### [Stated exercise]
Pick up the passage on Prévost's novel after its final sentence and continue it in the same voice.

### [Text section]
_ _ _ _ _

Romeo and Juliet may be star-crossed, but they are not class-crossed; Montagues and Capulets are equal, but we cannot imagine Romeo falling in love with a servant girl. The Chevalier des Grieux, the young, aristocratic, sensitive protagonist of Prévost’s novel of 1731, destined for a high rank in the Church, comes across the ravishing Manon, a girl of lower station being packed off to a convent as a curb to her love of pleasure, and he is altered forever. He runs the gamut of the coming-of-age tales I have outlined. He is innocent (hasn’t noticed the difference between the sexes up to now, he tells us) and will become dreadfully experienced (coping with the trials entailed by his tumultuous love affair with Manon). Hence he will be as transformed as Romeo and Juliet, but this time the “rebirth” brought on by love has a darker hue, for it wrecks all prior identity and hurtles the young lover into an outright war with the authorities of his time. This volatile yet tragic story of young love in the eighteenth century is prismatic: it instructs us about not only the intricacies of the human heart but also those of the
ancien régime
and the hustling Parisian culture, where sexual favors can be bought but class lines cannot be crossed. What I am terming “instruction” in the affairs of both heart and society comes across in the novel as a series of bewildering collisions, conferring on this story a sense of breathlessness and even trauma.

_ _ _ _ _

### [Recorded data]
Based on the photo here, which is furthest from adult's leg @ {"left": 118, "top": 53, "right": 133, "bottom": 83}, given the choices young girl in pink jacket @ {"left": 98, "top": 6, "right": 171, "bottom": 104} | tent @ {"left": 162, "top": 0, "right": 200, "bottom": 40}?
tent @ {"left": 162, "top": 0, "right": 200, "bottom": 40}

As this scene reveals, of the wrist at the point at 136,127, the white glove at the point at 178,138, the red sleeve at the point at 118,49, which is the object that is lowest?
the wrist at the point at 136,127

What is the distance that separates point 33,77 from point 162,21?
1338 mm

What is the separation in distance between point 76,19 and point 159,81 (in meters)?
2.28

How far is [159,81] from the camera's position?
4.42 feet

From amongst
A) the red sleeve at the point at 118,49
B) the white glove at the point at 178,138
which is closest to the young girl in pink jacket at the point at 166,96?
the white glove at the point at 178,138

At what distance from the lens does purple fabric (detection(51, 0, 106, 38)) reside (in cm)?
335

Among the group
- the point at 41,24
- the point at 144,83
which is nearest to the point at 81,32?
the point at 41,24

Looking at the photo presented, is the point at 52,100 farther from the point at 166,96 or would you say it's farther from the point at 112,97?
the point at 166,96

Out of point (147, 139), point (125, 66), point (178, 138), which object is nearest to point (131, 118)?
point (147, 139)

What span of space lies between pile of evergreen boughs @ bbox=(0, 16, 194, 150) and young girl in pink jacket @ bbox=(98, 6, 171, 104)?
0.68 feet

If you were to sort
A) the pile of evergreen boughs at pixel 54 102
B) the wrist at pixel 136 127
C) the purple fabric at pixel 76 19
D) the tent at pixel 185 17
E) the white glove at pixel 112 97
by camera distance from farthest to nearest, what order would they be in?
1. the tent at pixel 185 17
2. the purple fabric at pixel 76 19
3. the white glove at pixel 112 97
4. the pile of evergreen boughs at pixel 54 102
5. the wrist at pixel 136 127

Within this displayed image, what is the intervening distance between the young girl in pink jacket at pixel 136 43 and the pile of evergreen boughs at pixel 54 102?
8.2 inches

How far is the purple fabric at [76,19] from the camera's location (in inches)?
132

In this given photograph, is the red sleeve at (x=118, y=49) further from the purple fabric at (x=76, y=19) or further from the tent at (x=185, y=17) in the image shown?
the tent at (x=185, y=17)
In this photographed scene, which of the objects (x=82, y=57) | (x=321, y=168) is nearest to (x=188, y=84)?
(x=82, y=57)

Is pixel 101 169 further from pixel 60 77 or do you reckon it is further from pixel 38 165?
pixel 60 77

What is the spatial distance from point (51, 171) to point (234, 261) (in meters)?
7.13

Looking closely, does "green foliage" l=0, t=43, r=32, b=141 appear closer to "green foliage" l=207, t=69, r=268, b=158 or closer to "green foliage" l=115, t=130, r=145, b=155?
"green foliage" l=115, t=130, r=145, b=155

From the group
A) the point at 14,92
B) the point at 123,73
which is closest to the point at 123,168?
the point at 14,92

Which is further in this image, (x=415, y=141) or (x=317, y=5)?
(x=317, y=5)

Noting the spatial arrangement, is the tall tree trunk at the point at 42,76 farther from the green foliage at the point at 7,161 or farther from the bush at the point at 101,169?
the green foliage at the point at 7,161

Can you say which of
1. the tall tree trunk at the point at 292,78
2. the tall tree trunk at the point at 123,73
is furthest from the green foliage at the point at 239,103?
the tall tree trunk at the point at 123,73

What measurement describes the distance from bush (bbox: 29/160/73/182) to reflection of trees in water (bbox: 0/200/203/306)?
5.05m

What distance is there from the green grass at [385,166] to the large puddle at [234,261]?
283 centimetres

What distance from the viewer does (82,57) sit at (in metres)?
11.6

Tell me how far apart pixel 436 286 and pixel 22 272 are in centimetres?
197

_ _ _ _ _

### [Expected output]
Smitten by her beauty, Des Grieux abandons his religious path, saves Manon from the convent, and the two of them elope. Burning with sexual hunger, they make love already in the carriage bringing them to Paris. Des Grieux is initiated into pleasure. But the little money he has cannot last long in the big city, and very soon he encounters the first betrayal: Manon seems melancholy at supper, there is a knock on the door, he is hauled off by three men whom he recognizes as his father’s lackeys, his older brother awaits him in a carriage, he is returned home to Father. Only there does he learn that Manon has acquired an older, wealthy suitor and that she was party to his abduction. His father chastises him for his simplicity, even offers to buy him a pretty woman, but the wound is too deep. The young man is angry, hurt, brokenhearted, but this quasi-penal stint at home for six months reorients him toward spiritual horizons, and after much diligence the great day comes when he is to make his public oration at the Sorbonne in recognition of his ecclesiastical gifts and vocation.

You know what has to happen. Manon has heard of the event, comes to hear him, and then asks to have a few words with him in private in the parlor of Saint-Sulpice.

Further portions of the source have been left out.